◆ SOURCE ◆
----
In a world where you are only a few breaths away from inhaling pollutants of various kinds, air purifiers sure come in handy. If you were walking down the aisle of a store, looking for an air purifier to get, then you must have come across the words ‘HEPA filter’ as it is one of the most common types of air purifiers. In the simplest of terms, this post breaks down what a HEPA filter is, how it works, and everything else in-between.
What is HEPA?
HEPA is an acronym for ‘High-Efficiency Particulate Air’. It is also often referred to as ‘High-Efficiency Particulate Absorbing’. This means that as its name already implies, a HEPA filter is one that has high efficiency. The high efficiency, in this case, is the fact that a HEPA filter is capable of trapping as much as 99.97% of particulates that are 0.3 microns or larger. This does not mean that a HEPA filter is not capable of trapping microns lesser than 0.3 microns. 0.3 microns is simply the threshold the filter must pass before it can be regarded as one with high efficiency. These microns are of particular significance because it has been found that it is easier for them to evade air filters.
What is a HEPA filter made of?
----
◆ DATA PROVIDED ◆
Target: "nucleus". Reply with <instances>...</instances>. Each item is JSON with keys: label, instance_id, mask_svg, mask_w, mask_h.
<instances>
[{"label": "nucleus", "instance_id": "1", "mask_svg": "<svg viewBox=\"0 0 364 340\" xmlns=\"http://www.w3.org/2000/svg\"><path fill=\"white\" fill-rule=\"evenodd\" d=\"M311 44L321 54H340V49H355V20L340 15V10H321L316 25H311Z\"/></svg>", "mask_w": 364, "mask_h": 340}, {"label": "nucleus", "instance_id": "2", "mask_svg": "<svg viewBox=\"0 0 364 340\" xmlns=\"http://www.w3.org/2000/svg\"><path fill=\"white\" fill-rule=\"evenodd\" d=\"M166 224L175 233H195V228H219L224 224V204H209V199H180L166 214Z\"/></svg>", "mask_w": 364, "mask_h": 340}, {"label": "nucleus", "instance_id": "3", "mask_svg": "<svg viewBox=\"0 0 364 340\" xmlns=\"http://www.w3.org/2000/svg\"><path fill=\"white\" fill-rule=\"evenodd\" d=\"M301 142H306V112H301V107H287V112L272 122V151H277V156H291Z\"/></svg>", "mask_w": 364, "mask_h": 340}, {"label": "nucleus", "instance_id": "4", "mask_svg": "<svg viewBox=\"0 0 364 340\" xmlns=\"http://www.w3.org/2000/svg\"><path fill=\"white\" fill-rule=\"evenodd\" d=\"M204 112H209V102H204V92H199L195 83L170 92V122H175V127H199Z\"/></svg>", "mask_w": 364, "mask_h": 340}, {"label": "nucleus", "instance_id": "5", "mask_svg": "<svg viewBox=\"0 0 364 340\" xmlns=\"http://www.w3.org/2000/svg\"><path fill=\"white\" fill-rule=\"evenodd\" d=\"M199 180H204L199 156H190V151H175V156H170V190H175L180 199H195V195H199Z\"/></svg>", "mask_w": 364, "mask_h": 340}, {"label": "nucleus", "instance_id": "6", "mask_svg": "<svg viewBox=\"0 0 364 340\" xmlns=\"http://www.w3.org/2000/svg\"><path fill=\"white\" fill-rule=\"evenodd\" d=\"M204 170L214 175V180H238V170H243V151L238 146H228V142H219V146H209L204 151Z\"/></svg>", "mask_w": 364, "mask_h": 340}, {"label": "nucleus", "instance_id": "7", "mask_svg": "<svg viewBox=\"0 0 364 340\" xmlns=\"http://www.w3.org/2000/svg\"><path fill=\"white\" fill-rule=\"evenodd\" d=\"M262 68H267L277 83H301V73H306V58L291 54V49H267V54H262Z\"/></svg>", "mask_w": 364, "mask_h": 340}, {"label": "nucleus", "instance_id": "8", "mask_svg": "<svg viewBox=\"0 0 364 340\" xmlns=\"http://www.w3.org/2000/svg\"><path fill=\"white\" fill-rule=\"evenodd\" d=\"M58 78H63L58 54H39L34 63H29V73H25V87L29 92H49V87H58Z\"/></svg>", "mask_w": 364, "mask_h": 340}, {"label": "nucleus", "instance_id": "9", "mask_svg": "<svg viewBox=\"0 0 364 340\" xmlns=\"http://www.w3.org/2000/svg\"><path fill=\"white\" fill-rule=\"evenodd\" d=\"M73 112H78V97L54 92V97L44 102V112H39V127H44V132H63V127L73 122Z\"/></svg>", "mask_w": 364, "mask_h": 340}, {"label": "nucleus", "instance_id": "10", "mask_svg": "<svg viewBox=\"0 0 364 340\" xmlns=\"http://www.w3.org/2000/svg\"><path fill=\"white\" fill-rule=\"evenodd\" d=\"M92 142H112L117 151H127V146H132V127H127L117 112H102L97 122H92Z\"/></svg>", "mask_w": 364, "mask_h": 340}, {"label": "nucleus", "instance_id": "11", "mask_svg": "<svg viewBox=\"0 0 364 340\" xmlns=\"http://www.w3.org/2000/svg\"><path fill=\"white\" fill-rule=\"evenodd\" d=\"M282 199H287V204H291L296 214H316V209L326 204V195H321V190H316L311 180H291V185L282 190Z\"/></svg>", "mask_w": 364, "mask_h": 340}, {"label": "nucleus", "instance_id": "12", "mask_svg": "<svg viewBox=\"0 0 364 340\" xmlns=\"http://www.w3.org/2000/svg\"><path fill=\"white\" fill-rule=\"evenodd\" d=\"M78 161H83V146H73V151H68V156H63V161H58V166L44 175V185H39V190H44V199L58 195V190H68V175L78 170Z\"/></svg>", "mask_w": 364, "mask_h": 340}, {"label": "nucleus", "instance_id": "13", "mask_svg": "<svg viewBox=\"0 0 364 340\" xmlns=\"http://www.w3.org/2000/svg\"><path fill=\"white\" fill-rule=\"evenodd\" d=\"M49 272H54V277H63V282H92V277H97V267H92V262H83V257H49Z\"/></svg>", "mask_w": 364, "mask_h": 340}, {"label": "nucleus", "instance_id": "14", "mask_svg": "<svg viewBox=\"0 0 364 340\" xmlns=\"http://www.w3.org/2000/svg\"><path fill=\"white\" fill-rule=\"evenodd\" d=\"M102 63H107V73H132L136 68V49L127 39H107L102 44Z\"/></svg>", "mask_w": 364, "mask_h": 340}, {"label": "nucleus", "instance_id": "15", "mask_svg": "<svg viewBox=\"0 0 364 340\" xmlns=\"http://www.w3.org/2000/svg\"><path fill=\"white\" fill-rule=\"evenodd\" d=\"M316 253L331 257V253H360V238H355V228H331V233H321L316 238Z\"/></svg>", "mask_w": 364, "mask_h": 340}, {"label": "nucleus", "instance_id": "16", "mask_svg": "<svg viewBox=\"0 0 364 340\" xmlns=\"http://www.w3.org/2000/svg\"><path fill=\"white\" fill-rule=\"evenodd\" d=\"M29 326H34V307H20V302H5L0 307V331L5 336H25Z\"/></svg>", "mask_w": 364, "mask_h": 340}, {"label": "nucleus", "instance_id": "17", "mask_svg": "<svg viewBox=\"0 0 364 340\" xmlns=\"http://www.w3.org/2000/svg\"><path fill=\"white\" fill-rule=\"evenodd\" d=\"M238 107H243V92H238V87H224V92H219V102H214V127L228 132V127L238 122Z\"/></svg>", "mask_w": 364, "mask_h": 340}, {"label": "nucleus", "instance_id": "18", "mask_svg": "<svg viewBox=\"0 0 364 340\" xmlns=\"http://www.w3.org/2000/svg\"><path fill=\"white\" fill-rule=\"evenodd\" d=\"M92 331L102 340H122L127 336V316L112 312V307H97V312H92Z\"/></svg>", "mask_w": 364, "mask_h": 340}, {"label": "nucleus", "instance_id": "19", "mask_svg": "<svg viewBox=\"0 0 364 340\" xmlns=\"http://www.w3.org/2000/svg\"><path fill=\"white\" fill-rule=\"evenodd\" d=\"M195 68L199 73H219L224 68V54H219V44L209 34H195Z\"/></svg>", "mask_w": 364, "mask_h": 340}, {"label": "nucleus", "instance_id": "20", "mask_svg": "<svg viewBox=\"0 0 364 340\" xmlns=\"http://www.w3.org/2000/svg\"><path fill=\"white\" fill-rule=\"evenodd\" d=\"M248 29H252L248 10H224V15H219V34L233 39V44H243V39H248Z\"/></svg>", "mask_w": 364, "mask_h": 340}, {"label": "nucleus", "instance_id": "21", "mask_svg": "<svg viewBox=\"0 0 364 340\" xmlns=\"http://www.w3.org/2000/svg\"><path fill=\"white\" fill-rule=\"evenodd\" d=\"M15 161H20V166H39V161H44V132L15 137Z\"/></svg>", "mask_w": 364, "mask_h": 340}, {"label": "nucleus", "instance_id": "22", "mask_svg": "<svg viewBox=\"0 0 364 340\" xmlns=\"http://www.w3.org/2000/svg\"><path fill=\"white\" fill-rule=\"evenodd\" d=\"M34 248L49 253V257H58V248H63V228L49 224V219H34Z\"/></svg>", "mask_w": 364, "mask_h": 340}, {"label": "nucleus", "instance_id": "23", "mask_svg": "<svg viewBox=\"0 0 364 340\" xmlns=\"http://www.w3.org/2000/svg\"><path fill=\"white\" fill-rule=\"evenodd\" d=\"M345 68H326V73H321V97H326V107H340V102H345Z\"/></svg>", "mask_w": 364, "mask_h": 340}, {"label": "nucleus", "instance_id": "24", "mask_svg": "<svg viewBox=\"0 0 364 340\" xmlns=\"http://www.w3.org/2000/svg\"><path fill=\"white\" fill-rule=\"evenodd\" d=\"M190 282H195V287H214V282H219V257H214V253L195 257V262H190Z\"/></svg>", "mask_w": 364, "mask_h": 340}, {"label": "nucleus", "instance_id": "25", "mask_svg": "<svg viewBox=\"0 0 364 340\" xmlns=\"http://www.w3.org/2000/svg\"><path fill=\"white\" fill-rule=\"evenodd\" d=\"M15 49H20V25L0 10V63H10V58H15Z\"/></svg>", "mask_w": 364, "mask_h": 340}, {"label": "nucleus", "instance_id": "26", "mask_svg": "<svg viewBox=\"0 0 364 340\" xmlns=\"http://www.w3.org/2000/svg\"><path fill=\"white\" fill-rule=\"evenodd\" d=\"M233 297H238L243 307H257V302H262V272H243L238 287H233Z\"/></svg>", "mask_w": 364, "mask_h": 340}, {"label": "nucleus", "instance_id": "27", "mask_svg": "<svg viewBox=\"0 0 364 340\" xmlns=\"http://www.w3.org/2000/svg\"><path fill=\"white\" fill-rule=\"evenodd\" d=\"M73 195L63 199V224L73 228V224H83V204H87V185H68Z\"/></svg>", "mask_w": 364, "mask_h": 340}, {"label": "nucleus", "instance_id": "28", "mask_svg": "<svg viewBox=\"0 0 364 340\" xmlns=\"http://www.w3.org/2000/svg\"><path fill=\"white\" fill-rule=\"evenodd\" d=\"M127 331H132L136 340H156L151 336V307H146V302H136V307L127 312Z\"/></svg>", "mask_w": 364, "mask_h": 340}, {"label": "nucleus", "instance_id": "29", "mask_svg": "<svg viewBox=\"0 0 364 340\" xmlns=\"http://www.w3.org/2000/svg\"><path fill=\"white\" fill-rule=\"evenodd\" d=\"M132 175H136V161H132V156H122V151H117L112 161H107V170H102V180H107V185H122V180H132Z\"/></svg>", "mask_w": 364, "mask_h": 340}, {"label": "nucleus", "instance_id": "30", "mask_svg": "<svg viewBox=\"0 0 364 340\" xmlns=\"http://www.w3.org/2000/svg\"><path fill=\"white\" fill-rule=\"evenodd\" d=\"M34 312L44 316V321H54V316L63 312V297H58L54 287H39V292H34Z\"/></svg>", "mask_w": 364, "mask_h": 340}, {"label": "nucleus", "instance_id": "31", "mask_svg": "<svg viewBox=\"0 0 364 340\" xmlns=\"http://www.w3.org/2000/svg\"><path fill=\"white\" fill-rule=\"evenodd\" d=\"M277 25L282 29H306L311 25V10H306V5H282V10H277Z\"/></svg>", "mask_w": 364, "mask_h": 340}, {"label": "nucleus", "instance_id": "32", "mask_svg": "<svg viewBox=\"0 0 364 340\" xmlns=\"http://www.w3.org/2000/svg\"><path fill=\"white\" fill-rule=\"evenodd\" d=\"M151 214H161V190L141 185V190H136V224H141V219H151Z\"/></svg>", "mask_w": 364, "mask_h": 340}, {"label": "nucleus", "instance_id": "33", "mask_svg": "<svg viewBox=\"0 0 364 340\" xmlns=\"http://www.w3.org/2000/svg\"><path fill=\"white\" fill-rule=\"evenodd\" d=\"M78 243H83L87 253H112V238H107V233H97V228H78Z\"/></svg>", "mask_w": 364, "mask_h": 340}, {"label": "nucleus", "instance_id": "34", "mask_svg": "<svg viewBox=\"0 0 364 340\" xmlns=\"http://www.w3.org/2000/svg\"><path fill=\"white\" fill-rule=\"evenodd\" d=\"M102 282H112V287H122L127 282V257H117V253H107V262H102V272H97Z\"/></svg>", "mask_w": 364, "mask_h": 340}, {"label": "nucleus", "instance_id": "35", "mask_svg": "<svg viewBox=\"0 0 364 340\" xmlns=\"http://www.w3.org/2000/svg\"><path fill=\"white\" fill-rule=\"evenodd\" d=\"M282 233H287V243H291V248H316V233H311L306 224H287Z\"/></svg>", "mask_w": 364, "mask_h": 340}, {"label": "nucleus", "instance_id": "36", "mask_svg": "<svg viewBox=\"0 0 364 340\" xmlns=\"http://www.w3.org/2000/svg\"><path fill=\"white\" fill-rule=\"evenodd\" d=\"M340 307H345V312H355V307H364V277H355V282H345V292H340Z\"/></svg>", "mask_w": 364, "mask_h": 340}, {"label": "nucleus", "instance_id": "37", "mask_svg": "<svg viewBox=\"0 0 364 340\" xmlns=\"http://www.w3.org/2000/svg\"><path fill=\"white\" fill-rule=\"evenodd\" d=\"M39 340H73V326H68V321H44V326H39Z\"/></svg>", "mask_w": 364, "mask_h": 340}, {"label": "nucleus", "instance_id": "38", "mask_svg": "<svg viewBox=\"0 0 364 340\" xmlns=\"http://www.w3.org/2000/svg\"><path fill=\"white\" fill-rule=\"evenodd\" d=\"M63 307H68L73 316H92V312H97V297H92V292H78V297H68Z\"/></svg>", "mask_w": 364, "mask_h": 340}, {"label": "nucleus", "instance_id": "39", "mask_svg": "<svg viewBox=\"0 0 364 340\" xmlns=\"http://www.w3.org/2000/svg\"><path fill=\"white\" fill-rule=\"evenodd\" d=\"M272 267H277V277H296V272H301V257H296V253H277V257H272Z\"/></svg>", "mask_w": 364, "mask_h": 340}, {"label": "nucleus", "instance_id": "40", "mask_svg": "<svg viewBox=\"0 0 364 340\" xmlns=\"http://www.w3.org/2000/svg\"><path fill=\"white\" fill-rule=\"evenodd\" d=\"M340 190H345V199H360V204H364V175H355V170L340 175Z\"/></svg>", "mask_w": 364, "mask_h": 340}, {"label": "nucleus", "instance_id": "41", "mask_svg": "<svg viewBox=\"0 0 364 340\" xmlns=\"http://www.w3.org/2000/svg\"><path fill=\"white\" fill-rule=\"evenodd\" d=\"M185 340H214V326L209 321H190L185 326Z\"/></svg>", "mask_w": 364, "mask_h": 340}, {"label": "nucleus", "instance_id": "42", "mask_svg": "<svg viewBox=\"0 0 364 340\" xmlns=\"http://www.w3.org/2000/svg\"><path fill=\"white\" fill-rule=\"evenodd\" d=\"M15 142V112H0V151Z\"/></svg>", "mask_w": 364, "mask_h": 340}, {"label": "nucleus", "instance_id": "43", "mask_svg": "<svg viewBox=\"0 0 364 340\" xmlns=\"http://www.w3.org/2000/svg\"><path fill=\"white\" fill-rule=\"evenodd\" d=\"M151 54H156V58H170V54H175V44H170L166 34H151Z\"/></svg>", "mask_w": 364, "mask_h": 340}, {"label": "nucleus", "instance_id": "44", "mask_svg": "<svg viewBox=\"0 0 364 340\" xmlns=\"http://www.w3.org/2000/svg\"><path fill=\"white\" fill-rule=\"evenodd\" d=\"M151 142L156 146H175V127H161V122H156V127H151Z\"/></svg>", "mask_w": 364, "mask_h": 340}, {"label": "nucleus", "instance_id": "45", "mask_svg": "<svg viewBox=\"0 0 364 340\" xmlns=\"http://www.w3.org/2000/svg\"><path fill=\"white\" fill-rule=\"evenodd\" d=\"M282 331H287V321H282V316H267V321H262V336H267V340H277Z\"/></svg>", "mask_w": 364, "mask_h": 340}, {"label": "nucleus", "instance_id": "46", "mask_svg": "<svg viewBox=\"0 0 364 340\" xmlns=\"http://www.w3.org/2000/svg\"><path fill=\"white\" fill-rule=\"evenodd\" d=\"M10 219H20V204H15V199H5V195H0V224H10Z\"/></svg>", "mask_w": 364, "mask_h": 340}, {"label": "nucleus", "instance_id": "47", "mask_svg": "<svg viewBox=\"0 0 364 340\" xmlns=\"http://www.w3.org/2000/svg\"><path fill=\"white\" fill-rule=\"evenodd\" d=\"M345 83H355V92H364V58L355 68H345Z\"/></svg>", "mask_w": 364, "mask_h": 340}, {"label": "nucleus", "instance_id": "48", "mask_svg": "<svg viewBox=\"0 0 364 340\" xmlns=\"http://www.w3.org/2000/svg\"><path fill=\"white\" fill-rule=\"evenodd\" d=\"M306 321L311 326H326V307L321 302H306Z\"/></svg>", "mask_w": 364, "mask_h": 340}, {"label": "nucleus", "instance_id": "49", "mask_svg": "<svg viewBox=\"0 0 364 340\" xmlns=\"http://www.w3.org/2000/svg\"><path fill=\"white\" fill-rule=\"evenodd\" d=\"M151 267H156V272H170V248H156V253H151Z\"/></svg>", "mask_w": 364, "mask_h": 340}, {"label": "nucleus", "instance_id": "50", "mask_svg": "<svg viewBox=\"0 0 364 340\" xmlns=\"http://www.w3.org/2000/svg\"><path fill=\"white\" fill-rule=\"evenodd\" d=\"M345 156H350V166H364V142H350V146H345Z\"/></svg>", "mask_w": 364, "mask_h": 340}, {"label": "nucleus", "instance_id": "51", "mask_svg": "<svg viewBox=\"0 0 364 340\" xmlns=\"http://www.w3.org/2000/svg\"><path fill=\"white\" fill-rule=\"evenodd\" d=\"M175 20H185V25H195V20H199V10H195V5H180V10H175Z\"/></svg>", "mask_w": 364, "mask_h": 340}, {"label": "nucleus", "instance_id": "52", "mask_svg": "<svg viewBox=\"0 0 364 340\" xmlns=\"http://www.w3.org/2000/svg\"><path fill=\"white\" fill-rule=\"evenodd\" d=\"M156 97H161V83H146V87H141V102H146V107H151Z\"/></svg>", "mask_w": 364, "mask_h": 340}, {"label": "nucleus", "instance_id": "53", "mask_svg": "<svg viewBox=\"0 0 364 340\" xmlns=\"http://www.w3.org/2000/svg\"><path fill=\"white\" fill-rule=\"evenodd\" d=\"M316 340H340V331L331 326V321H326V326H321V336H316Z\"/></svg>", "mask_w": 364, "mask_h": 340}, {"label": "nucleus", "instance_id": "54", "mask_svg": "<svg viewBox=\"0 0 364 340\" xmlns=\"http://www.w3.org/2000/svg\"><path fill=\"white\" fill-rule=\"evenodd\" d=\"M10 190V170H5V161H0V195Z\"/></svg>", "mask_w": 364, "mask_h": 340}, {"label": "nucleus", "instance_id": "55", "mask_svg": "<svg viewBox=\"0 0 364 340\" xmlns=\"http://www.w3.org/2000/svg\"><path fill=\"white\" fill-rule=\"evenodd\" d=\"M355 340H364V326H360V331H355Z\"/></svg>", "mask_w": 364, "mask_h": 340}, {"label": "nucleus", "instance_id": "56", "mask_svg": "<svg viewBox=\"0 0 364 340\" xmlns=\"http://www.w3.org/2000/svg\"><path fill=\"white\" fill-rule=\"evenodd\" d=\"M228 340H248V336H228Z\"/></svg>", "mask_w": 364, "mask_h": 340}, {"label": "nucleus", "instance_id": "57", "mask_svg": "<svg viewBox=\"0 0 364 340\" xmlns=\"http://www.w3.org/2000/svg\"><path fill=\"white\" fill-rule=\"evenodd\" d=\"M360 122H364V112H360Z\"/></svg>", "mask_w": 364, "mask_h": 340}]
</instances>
----
◆ ACTIONS TO TAKE ◆
a - Answer these about the post on HEPA filters:
(i) What words does the post say a shopper looking for an air purifier must have come across?
(ii) What does the acronym HEPA stand for?
(iii) What share of which particulates can a HEPA filter trap?
b - Please copy the part of the post on HEPA filters starting with "HEPA is an acronym" and going on through "filter made of?".
Nothing here depends on the listing.

◆ SOLUTIONS TO THE PROBLEMS ◆
a -
(i) 'HEPA filter'
(ii) High-Efficiency Particulate Air
(iii) As much as 99.97% of particulates that are 0.3 microns or larger

b -
HEPA is an acronym for ‘High-Efficiency Particulate Air’. It is also often referred to as ‘High-Efficiency Particulate Absorbing’. This means that as its name already implies, a HEPA filter is one that has high efficiency. The high efficiency, in this case, is the fact that a HEPA filter is capable of trapping as much as 99.97% of particulates that are 0.3 microns or larger. This does not mean that a HEPA filter is not capable of trapping microns lesser than 0.3 microns. 0.3 microns is simply the threshold the filter must pass before it can be regarded as one with high efficiency. These microns are of particular significance because it has been found that it is easier for them to evade air filters.
What is a HEPA filter made of?